Roma, 15 aprile 2026 – Il ministro dell’Istruzione e del Merito, Giuseppe Valditara, è intervenuto oggi in occasione della cerimonia di premiazione dello studente che ha difeso la professoressa Chiara Mocchi, accoltellata da un suo alunno nella scuola media di Trescore Balneario, in provincia di Bergamo. A margine dell’evento, Valditara ha denunciato come, subito dopo l’aggressione, vi siano stati gruppi sui social che hanno inneggiato al gesto violento, sottolineando l’importanza di promuovere modelli positivi tra i giovani.
L’appello di Valditara contro l’emulazione negativa
Il ministro ha richiamato l’attenzione su eventi simili avvenuti in Turchia, definendo l’emulazione di atti violenti un fenomeno pericoloso. «Dobbiamo fare in modo che l’emulazione riguardi fatti positivi, non negativi», ha detto, invitando a valorizzare le testimonianze di coraggio e solidarietà presenti nella società e tra i giovani. Valditara ha inoltre evidenziato che «la stragrande maggioranza dei ragazzi ha solo voglia di futuro», contrastando così lo stereotipo dei giovani come “bulli” o soggetti problematici.

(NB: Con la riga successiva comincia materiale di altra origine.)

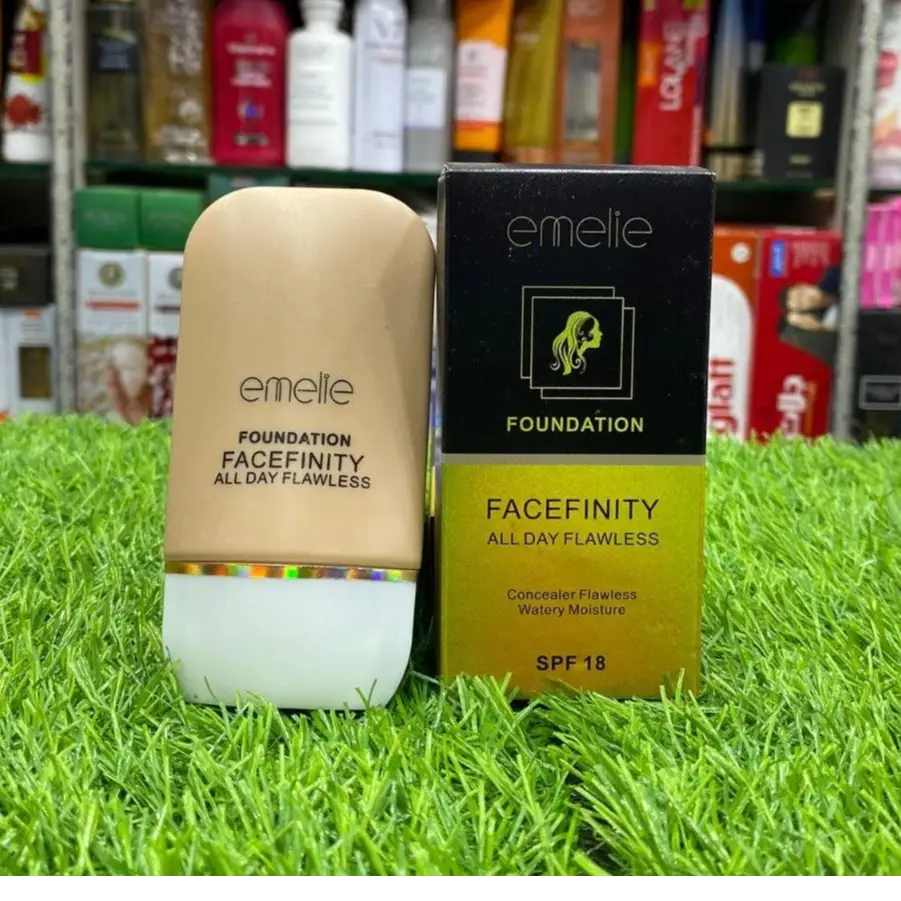 EMILIE FACEINITY FOUNDATION | ALL DAY FLAWLESS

Premio per il merito e il coraggio: un riconoscimento agli studenti e al personale scolastico
Nel corso della cerimonia, il ministro ha annunciato l’istituzione di un premio dedicato al merito concreto, rivolto ai giovani che incarnano valori come il rispetto, la solidarietà e la responsabilità civica. Il riconoscimento è stato conferito allo studente di 13 anni che ha difeso la professoressa Mocchi durante l’aggressione, insieme al personale scolastico che si è distinto per il senso civico dimostrato. Questa iniziativa si inserisce nel percorso di educazione al rispetto e all’empatia che il ministero ha avviato lo scorso 9 aprile.

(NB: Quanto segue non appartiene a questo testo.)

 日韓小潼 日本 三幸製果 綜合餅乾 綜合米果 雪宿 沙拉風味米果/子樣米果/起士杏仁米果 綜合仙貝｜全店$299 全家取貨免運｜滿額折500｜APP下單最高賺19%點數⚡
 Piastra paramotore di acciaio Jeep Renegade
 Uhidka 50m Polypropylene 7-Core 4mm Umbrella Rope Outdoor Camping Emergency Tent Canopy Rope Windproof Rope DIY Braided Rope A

Chiara Mocchi, docente di francese di 57 anni, è nota per il suo impegno educativo e culturale, in particolare per aver creato e promosso il progetto internazionale «Expolangue française», una sorta di Expo dedicato alla lingua e cultura francese, riconosciuto anche dal ministero della Cultura francese e dall’Organizzazione internazionale della francofonia. La professoressa è anche una poetessa stimata, autrice di diverse pubblicazioni e premiata per la sua attività culturale.